Open a browser on Grafana at [http://localhost:3000](http://localhost:3000).

Login using the default user `admin` and default password `admin`.

Create a datasource to obtain metrics from Promethesus:
* Click on **Add data source**. In the form that opens:
* Set **Name** to `PromDS` (or whatever name you choose)
* Set **Type** to `Prometheus`
* Set **URL** to `http://prometheus:9090`
* Set **Access** to `proxy`
* Click **Add** and then **Save and test**

Import the example dashboard that displays metrics from the Fn server:
* Click on the main menu at the top left and choose **Dashboards** and then **Import**
* In the dialog that opens, click **Upload .json file** and specify `fn_grafana_dashboard.json` in this example's directory.
* Specify the Prometheus data source that you just created
* Click **Import**

You should then see the dashboard shown above. Now execute some functions and see the graphs update.

## Tracing metrics

Tracing spans from the Fn server are available as Prometheus metrics. Each span represents a timed internal operation such as a function call, and has
two main attributes: a name that describes the operation being performed (for example `docker_wait_container`), and its duration in seconds. Each span name is represented by a separate histogram metric, which has a name of the form `fn_span_<span-name>_duration_seconds`.

If the span is associated with a specific function invocation, the corresponding metric is given the labels `fn_app` and `fn_path` which are set to the application name and function path respectively.

A second example dashboard `fn_grafana_dashboard2.json` in this example's directory displays rate and duration data for any number of spans.
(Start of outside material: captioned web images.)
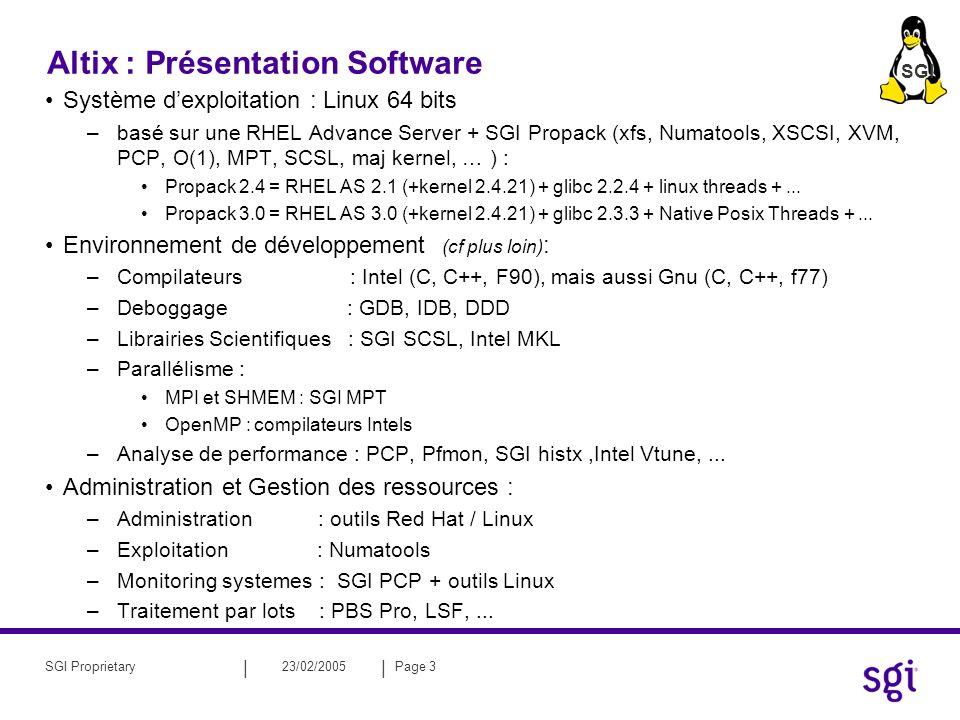 || 23/02/2005Page 3SGI Proprietary Altix : Présentation Software Système dexploitation : Linux 64 bits –basé sur une RHEL Advance Server + SGI Propack (xfs, Numatools, XSCSI, XVM, PCP, O(1), MPT, SCSL, maj kernel, … ) : Propack 2.4 = RHEL AS 2.1 (+kernel 2.4.21) + glibc 2.2.4 + linux threads +...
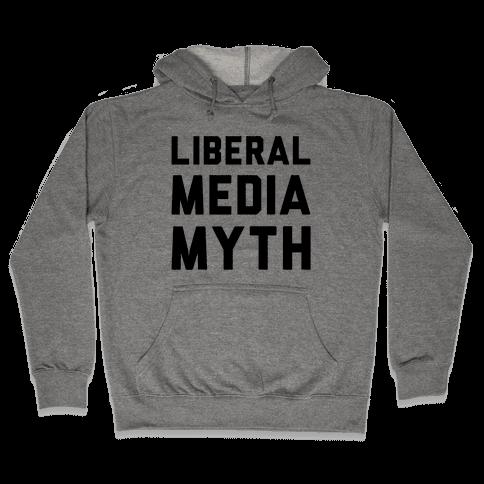 Liberal Media Myth  Hooded Sweatshirt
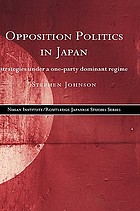 Opposition politics in Japan : strategies under a one-party dominant regime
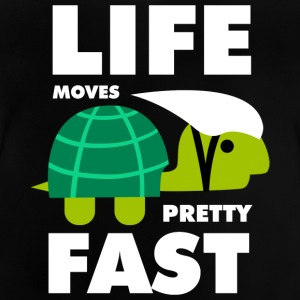 Life moves pretty fast - Baby T-Shirt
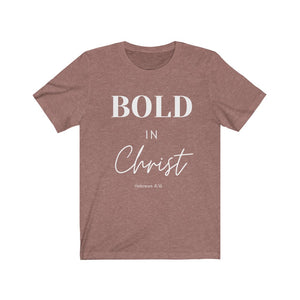 Bold in Christ  Tee  (Delayed shipping--Orders ship between 8-14 days)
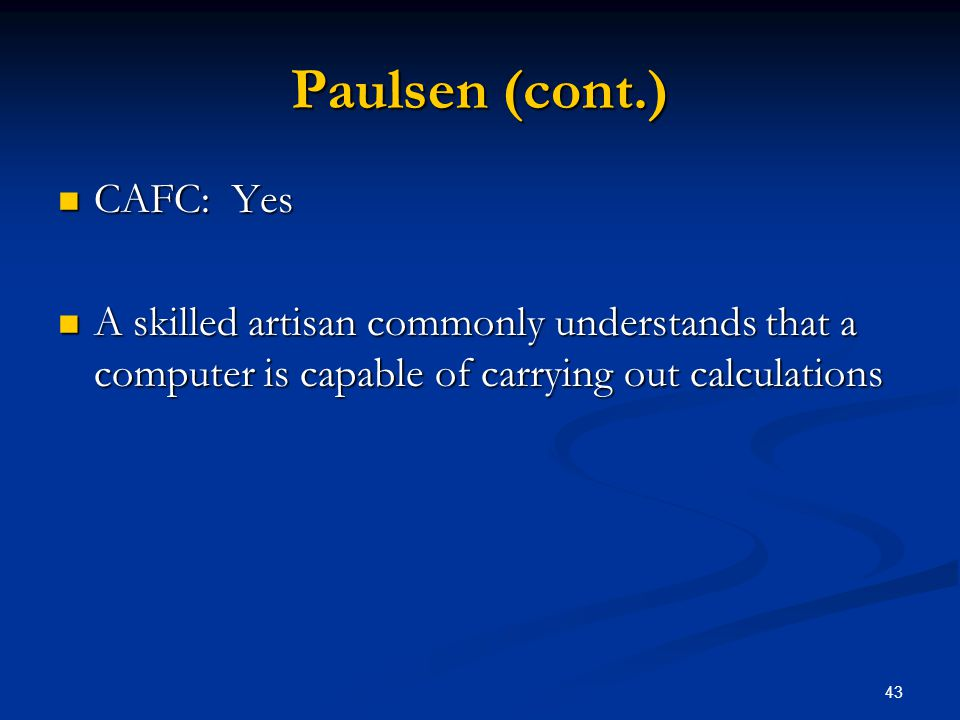 Paulsen (cont.) CAFC: Yes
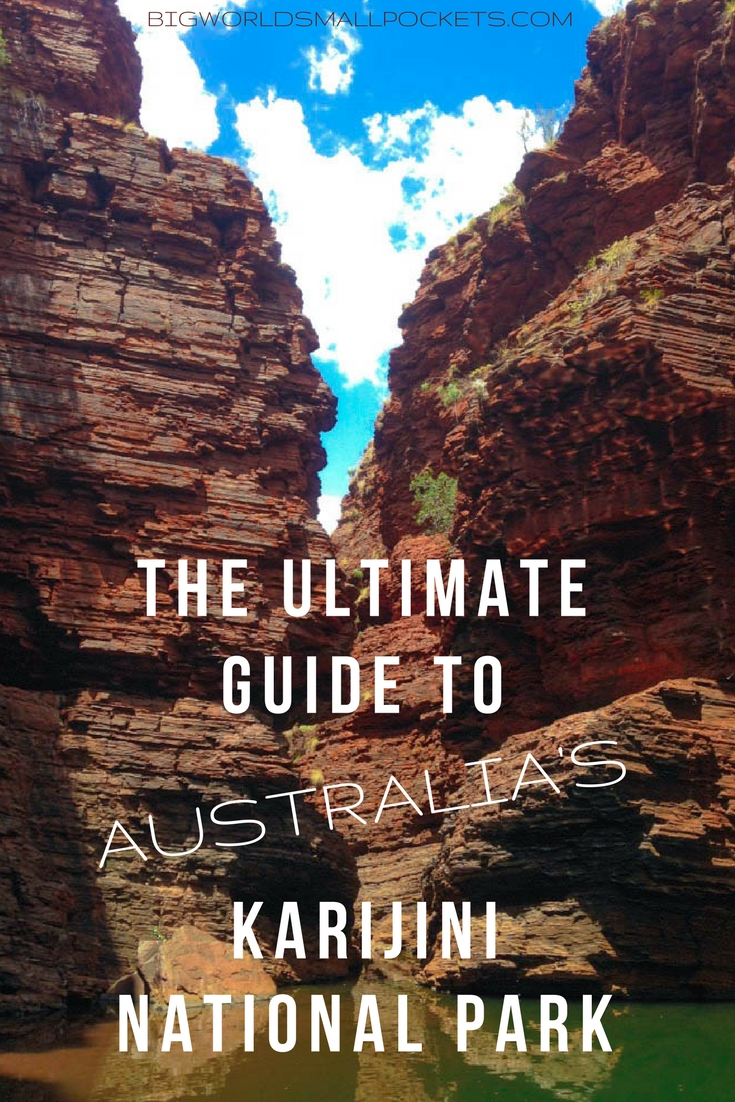 The Ultimate Guide to Australia's Karijini National Park {Big World Small Pockets}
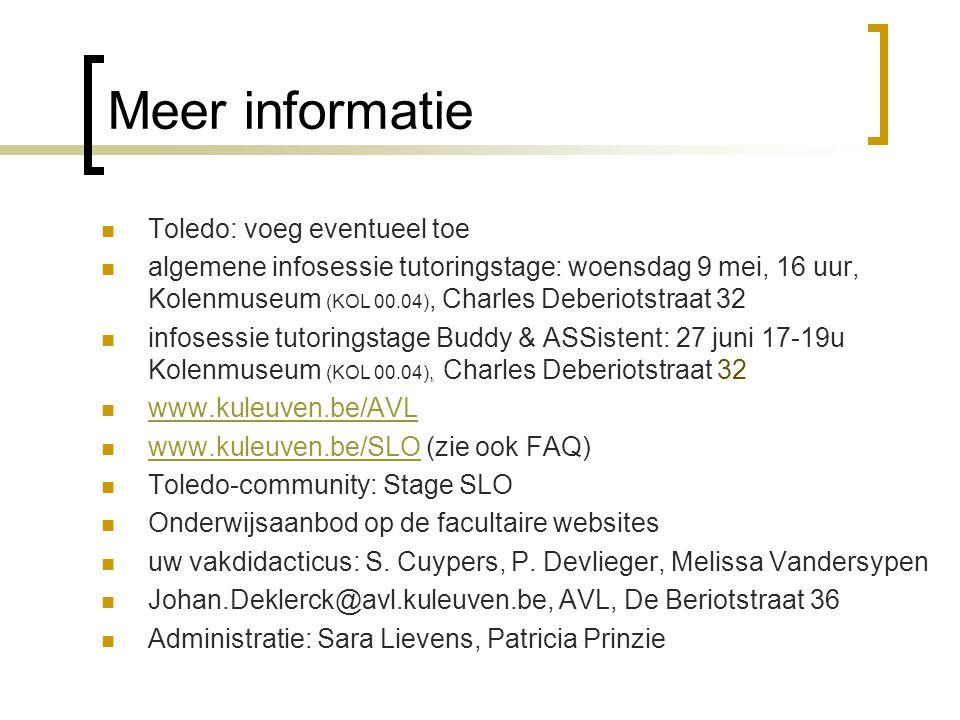 Meer informatie Toledo: voeg eventueel toe algemene infosessie tutoringstage: woensdag 9 mei, 16 uur, Kolenmuseum (KOL 00.04), Charles Deberiotstraat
Use the dropdown lists at the top of the dashboard to choose which tracing spans to examine.

In the following screenshot, the "Choose spans to display rates" dropdown has been used to select `agent_submit` and `serve_http`, and the "Choose spans to display durations" dropdown, has been used to select `agent_cold_exec`, `agent_get_slot`, `agent_submit`, `docker_create_container`, `docker_start_container` and `docker_wait_container`.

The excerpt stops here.